Seine Frau Claudia lernte Dieter Fritz während des Studiums in München kennen. Nach einigen Jahren in Stuttgart bauten die beiden im Heimatort von Claudia Bühringer-Fritz und zogen 1991 ins eigene Häusle. Die drei Kinder, heute alle erwachsen, wurden in Bittenfeld groß. Daher kennen viele Leute im Ort den Mann vom Fernsehen als Privatmenschen, der nicht immer Anzug und Krawatte trägt wie im TV und nach eigenem Bekunden geerdet ist - sprich: ein „ganz normales Leben“ führt. Mit eigenem Obstbaumstückle und inmitten einer „sehr netten Nachbarschaft“, mit der zusammen er gelegentlich in den Wald geht, um Holz für den Kaminofen zu machen. Vor dem macht sich’s Retriever-Dame Wilma gemütlich. Zuerst sei er der Anschaffung eines Hundes skeptisch gegenübergestanden, verrät er, „inzwischen sind wir ein Herz und eine Seele“.

Bittenfeld habe viele Vorzüge: Einerseits ist die Ortschaft ländlich geprägt, andererseits sind Waiblingen, Ludwigsburg und Stuttgart schnell erreichbar. Verbundenheit schafft zudem der Handball: Die Spiele des TVB Stuttgart verfolgt Dieter Fritz so oft wie möglich in der Porsche-Arena beziehungsweise der Scharrena, im (Privat-) Fernsehen oder zumindest im Liveticker.

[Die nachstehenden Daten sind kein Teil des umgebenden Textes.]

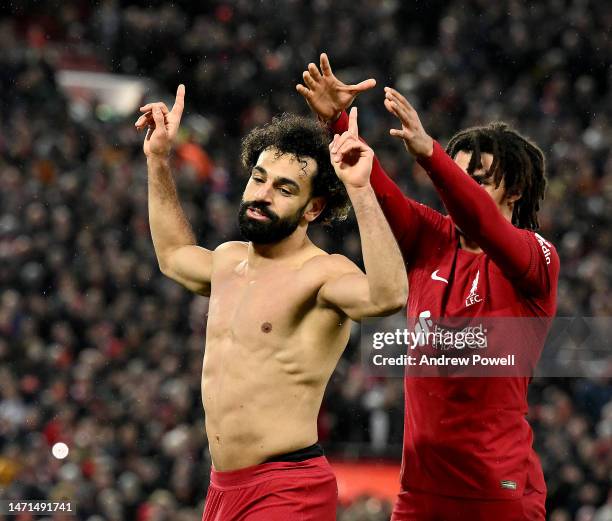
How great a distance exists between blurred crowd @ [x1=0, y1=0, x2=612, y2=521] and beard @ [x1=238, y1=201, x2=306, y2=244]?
4.34 meters

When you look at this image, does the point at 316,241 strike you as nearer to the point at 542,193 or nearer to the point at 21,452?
the point at 21,452

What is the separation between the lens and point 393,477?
31.2 feet

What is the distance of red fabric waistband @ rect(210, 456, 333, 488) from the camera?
4273 mm

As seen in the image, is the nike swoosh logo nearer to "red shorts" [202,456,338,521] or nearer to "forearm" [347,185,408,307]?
"forearm" [347,185,408,307]

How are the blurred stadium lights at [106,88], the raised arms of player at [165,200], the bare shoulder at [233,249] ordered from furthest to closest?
the blurred stadium lights at [106,88] → the raised arms of player at [165,200] → the bare shoulder at [233,249]

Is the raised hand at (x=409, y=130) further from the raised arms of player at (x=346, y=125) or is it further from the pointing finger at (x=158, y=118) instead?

Ein „komisches Gefühl“ beschleicht den Journalisten beim Gedanken an die letzte Sendung. Andererseits freut er sich über die neue Freiheit, nicht mehr nach der Uhr leben zu müssen, nicht mehr unter dem Druck des nahen Sendetermins zu stehen. Bewusst hat er sich, abgesehen von einer Kreta-Reise mit der Familie, für die erste Zeit des neuen Lebensabschnitts nichts fest vorgenommen. „Ich will erst sehen, wie sich das anfühlt.“ Mittelfristig indes kann er sich ein Ehrenamt gut vorstellen, vielleicht im sozialen oder ökologischen Bereich. Nicht unwahrscheinlich, dass er die eine oder andere Moderation bei Podiumsdiskussionen oder Ähnlichem übernimmt.

Bei der Live-Premiere ging das Licht aus

Seine Rolle hat der Nachrichtensprecher und Moderator stets als die eines Vermittlers begriffen. „Ich bin der Kopf der Sendung, aber nicht ihr Star. Die Nachrichten sind der Star.“ Sympathisch und verständlich formulieren – ja. Neuigkeiten reißerisch oder als möglichst kurios verkaufen – nein. Ein Vertreter des Boulevards ist Dieter Fritz wahrlich nicht, er pflegt einen sachlichen, bescheidenen Stil. Was ganz seinem Verständnis von gutem Journalismus entspricht, der auf die Tugenden fundierter Recherche und kompetenter Einordnung aufbaut.

Mit diesen müsse die Zunft dem wachsenden Misstrauen gegen „die Medien“ begegnen in einer Zeit, in der jeder aus dubiosen Quellen im Internet Falschnachrichten beziehen kann und in der sich Anhänger von Verschwörungstheorien in ihren Filterblasen wechselseitig in ihren vorgefassten Meinungen bestätigen. Indem sie täglich mit Fakten dagegen arbeiten, glaubt er, können die Kollegen solchen Entwicklungen begegnen.

„Das war eine echte Feuertaufe“

Große Klöpse im Sinne von Pleiten, Pech und Pannen sind in seiner Laufbahn nicht passiert. Anders als etwa seiner Kollegin Tatjana Geßler, die in einer Sendung vom Schluckauf ereilt wurde, den sie partout nicht losbekam. Herausforderungen stellten aber die Namen mancher ausländischer Staatsgäste sowie der Ausbruch des isländischen Vulkans Eyjafjallajökull 2010 dar, die sich dank Lautschrift auf dem Teleprompter meistern ließen.

Denkwürdig vor 31 Jahren seine ersten Live-Nachrichten als Moderator: Bei der Begrüßung knipste ihm die Lichttechnik die Lampe versehentlich aus statt an. „Guten Abend, wenn auch aus dem Dunkeln“ lauteten seine Worte aus dem Schwarz. „Vielleicht musste es so sein, das war eine echte Feuertaufe.“


SWR Karriere

Dieter Fritz begann 1982 beim SDR-Fernsehen. Er baute von 1995 bis 2005 das „Landesschau Journal“ als Nachrichten-Spätausgabe auf.

Die Nachrichtensendung „Landesschau aktuell“ präsentierte er von 2005 bis 2014. Seit 2014 war er „Ankermann“ der „SWR Landesschau aktuell Baden-Württemberg“, seit Februar 2017 „SWR aktuell“.